▸ Exercise directions
Copy all of the rows below word for word, line by line, with nothing changed.

▸ Source material
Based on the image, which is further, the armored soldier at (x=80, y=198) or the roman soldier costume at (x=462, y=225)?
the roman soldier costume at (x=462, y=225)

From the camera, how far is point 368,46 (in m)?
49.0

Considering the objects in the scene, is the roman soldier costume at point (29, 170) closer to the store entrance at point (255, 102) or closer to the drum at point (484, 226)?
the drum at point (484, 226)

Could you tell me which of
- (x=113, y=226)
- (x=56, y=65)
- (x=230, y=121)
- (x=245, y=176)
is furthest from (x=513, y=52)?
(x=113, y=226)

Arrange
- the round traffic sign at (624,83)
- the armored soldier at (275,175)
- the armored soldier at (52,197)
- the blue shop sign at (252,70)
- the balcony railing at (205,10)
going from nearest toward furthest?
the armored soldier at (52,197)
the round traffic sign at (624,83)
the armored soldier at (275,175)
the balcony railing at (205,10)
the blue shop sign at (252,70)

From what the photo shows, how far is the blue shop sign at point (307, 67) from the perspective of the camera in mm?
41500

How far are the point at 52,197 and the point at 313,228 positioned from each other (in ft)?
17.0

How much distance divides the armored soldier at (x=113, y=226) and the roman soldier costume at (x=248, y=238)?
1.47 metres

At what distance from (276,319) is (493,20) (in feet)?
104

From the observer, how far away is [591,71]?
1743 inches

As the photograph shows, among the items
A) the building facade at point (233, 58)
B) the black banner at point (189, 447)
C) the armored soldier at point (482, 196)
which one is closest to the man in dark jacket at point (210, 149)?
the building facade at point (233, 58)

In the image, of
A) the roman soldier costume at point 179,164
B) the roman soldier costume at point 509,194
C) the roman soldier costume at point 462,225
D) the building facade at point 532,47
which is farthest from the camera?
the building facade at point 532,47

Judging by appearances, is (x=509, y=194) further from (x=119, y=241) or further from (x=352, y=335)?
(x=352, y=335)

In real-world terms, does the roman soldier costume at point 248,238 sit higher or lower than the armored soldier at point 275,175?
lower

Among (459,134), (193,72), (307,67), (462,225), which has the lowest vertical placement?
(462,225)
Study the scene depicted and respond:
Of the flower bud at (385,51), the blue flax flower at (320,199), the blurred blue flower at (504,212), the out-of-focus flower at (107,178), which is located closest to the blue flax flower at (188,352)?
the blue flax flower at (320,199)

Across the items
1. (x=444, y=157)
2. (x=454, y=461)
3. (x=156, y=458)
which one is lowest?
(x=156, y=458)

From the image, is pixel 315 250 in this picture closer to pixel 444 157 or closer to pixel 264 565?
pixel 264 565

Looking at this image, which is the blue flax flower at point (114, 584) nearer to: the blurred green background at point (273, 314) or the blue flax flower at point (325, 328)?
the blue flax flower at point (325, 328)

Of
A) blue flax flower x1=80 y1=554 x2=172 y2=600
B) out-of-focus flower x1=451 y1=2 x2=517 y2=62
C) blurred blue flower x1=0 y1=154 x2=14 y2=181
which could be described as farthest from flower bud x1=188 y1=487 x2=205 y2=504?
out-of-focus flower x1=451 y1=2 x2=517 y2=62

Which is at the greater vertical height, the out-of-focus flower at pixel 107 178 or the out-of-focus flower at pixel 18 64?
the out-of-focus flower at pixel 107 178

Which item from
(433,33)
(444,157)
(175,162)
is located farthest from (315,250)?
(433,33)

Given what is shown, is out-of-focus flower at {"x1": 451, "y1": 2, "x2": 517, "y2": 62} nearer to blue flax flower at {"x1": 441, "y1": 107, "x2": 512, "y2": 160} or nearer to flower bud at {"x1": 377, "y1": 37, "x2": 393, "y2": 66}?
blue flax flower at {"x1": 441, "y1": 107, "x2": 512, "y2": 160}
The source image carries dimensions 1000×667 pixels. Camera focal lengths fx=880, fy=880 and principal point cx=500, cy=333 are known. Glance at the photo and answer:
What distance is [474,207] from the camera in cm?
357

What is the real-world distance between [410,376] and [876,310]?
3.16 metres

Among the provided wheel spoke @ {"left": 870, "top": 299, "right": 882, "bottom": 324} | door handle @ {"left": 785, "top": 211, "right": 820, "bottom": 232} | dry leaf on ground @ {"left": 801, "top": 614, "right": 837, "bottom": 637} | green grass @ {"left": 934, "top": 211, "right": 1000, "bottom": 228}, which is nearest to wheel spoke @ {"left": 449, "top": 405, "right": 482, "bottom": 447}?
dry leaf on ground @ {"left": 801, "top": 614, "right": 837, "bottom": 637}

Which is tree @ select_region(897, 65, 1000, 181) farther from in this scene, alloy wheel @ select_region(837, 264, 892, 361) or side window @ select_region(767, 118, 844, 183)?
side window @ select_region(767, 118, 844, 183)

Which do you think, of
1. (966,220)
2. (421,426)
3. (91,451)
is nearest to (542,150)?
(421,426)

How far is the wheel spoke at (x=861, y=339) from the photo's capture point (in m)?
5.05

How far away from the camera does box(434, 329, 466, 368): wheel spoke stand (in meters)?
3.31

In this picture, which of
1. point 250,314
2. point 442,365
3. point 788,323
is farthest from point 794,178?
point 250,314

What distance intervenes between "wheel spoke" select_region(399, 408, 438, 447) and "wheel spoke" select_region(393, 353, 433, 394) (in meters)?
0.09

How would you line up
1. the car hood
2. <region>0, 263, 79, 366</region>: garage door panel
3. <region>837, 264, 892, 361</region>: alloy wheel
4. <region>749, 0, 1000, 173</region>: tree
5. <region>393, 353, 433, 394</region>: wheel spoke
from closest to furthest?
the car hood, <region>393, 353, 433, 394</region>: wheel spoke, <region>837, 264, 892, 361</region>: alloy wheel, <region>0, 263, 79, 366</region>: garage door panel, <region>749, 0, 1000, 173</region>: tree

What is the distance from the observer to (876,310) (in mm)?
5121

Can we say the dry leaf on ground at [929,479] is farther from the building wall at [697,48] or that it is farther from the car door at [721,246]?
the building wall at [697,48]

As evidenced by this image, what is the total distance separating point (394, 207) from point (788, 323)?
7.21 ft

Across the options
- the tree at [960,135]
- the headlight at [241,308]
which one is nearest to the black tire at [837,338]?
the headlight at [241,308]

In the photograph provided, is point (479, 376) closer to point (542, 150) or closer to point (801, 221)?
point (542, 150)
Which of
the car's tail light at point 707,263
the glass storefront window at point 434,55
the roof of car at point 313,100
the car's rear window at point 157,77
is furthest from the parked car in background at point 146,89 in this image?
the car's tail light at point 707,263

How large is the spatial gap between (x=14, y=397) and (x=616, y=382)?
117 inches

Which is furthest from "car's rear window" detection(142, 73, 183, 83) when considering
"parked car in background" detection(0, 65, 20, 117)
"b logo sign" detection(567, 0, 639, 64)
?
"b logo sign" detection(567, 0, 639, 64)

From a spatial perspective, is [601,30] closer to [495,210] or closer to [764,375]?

▸ Task output
Based on the image, which is further, the armored soldier at (x=80, y=198) or the roman soldier costume at (x=462, y=225)?
the roman soldier costume at (x=462, y=225)

From the camera, how far is point 368,46 (in m)?
49.0

Considering the objects in the scene, is the roman soldier costume at point (29, 170) closer to the store entrance at point (255, 102) or closer to the drum at point (484, 226)?
the drum at point (484, 226)

Could you tell me which of
- (x=113, y=226)
- (x=56, y=65)
- (x=230, y=121)
- (x=245, y=176)
is furthest from (x=513, y=52)?
(x=113, y=226)

Arrange
- the round traffic sign at (624,83)
- the armored soldier at (275,175)
- the armored soldier at (52,197)
- the blue shop sign at (252,70)
- the balcony railing at (205,10)
going from nearest toward furthest?
the armored soldier at (52,197)
the round traffic sign at (624,83)
the armored soldier at (275,175)
the balcony railing at (205,10)
the blue shop sign at (252,70)

From what the photo shows, how far is the blue shop sign at point (307, 67) from the perspective of the camera in mm?
41500

How far are the point at 52,197 and the point at 313,228 positioned from each other (in ft)?
17.0

How much distance divides the armored soldier at (x=113, y=226) and the roman soldier costume at (x=248, y=238)?
1.47 metres

At what distance from (276,319) is (493,20) (in feet)?
104

From the observer, how far away is [591,71]?
1743 inches

As the photograph shows, among the items
A) the building facade at point (233, 58)
B) the black banner at point (189, 447)
C) the armored soldier at point (482, 196)
which one is closest to the man in dark jacket at point (210, 149)?
the building facade at point (233, 58)

In the image, of
A) the roman soldier costume at point 179,164
B) the roman soldier costume at point 509,194
C) the roman soldier costume at point 462,225
D) the building facade at point 532,47
which is farthest from the camera?
the building facade at point 532,47

Judging by appearances, is (x=509, y=194) further from (x=119, y=241) or further from (x=352, y=335)?
(x=352, y=335)

In real-world terms, does the roman soldier costume at point 248,238 sit higher or lower than the armored soldier at point 275,175?
lower

Among (459,134), (193,72), (307,67), (462,225), which has the lowest vertical placement?
(462,225)
Study the scene depicted and respond:
Of the flower bud at (385,51), the blue flax flower at (320,199), the blurred blue flower at (504,212), the out-of-focus flower at (107,178), which is located closest to the blue flax flower at (188,352)?
the blue flax flower at (320,199)

Across the items
1. (x=444, y=157)
2. (x=454, y=461)
3. (x=156, y=458)
which one is lowest?
(x=156, y=458)

From the image, is pixel 315 250 in this picture closer to pixel 444 157 or closer to pixel 264 565?
pixel 264 565

Looking at this image, which is the blue flax flower at point (114, 584) nearer to: the blurred green background at point (273, 314) or the blue flax flower at point (325, 328)?
the blue flax flower at point (325, 328)

Of
A) blue flax flower x1=80 y1=554 x2=172 y2=600
B) out-of-focus flower x1=451 y1=2 x2=517 y2=62
C) blurred blue flower x1=0 y1=154 x2=14 y2=181
which could be described as farthest from flower bud x1=188 y1=487 x2=205 y2=504?
out-of-focus flower x1=451 y1=2 x2=517 y2=62

Which is at the greater vertical height, the out-of-focus flower at pixel 107 178 or the out-of-focus flower at pixel 18 64?
the out-of-focus flower at pixel 107 178

Which item from
(433,33)
(444,157)
(175,162)
is located farthest from (315,250)?
(433,33)

Given what is shown, is out-of-focus flower at {"x1": 451, "y1": 2, "x2": 517, "y2": 62} nearer to blue flax flower at {"x1": 441, "y1": 107, "x2": 512, "y2": 160} or nearer to flower bud at {"x1": 377, "y1": 37, "x2": 393, "y2": 66}?
blue flax flower at {"x1": 441, "y1": 107, "x2": 512, "y2": 160}
The source image carries dimensions 1000×667 pixels. Camera focal lengths fx=880, fy=880 and principal point cx=500, cy=333 are known. Glance at the photo and answer:
What distance is [474,207] from the camera in cm?
357

What is the real-world distance between [410,376] and [876,310]?
3.16 metres

Among the provided wheel spoke @ {"left": 870, "top": 299, "right": 882, "bottom": 324} | door handle @ {"left": 785, "top": 211, "right": 820, "bottom": 232} | dry leaf on ground @ {"left": 801, "top": 614, "right": 837, "bottom": 637} | green grass @ {"left": 934, "top": 211, "right": 1000, "bottom": 228}, which is nearest to wheel spoke @ {"left": 449, "top": 405, "right": 482, "bottom": 447}?
dry leaf on ground @ {"left": 801, "top": 614, "right": 837, "bottom": 637}

Which is tree @ select_region(897, 65, 1000, 181) farther from in this scene, alloy wheel @ select_region(837, 264, 892, 361) or side window @ select_region(767, 118, 844, 183)?
side window @ select_region(767, 118, 844, 183)

Which do you think, of
1. (966,220)
2. (421,426)
3. (91,451)
is nearest to (542,150)?
(421,426)

How far is the wheel spoke at (x=861, y=339) from the photo's capture point (in m)?
5.05

How far away from the camera does box(434, 329, 466, 368): wheel spoke stand (in meters)?
3.31

In this picture, which of
1. point 250,314
2. point 442,365
3. point 788,323
is farthest from point 794,178?
point 250,314

What distance intervenes between "wheel spoke" select_region(399, 408, 438, 447) and "wheel spoke" select_region(393, 353, 433, 394) (in meters)?
0.09

How would you line up
1. the car hood
2. <region>0, 263, 79, 366</region>: garage door panel
3. <region>837, 264, 892, 361</region>: alloy wheel
4. <region>749, 0, 1000, 173</region>: tree
5. <region>393, 353, 433, 394</region>: wheel spoke
from closest to furthest?
the car hood, <region>393, 353, 433, 394</region>: wheel spoke, <region>837, 264, 892, 361</region>: alloy wheel, <region>0, 263, 79, 366</region>: garage door panel, <region>749, 0, 1000, 173</region>: tree

What is the distance from the observer to (876,310) (in mm)?
5121

Can we say the dry leaf on ground at [929,479] is farther from the building wall at [697,48] or that it is farther from the car door at [721,246]?
the building wall at [697,48]

As evidenced by this image, what is the total distance separating point (394, 207) from point (788, 323)?
7.21 ft

Across the options
- the tree at [960,135]
- the headlight at [241,308]
which one is nearest to the black tire at [837,338]?
the headlight at [241,308]

In the photograph provided, is point (479, 376) closer to point (542, 150) or closer to point (801, 221)?
point (542, 150)
Which of
the car's tail light at point 707,263
the glass storefront window at point 434,55
the roof of car at point 313,100
the car's rear window at point 157,77
is furthest from the parked car in background at point 146,89 in this image?
the car's tail light at point 707,263

How large is the spatial gap between (x=14, y=397) and (x=616, y=382)?
117 inches

Which is furthest from "car's rear window" detection(142, 73, 183, 83) when considering
"parked car in background" detection(0, 65, 20, 117)
"b logo sign" detection(567, 0, 639, 64)
?
"b logo sign" detection(567, 0, 639, 64)

From a spatial perspective, is [601,30] closer to [495,210] or closer to [764,375]?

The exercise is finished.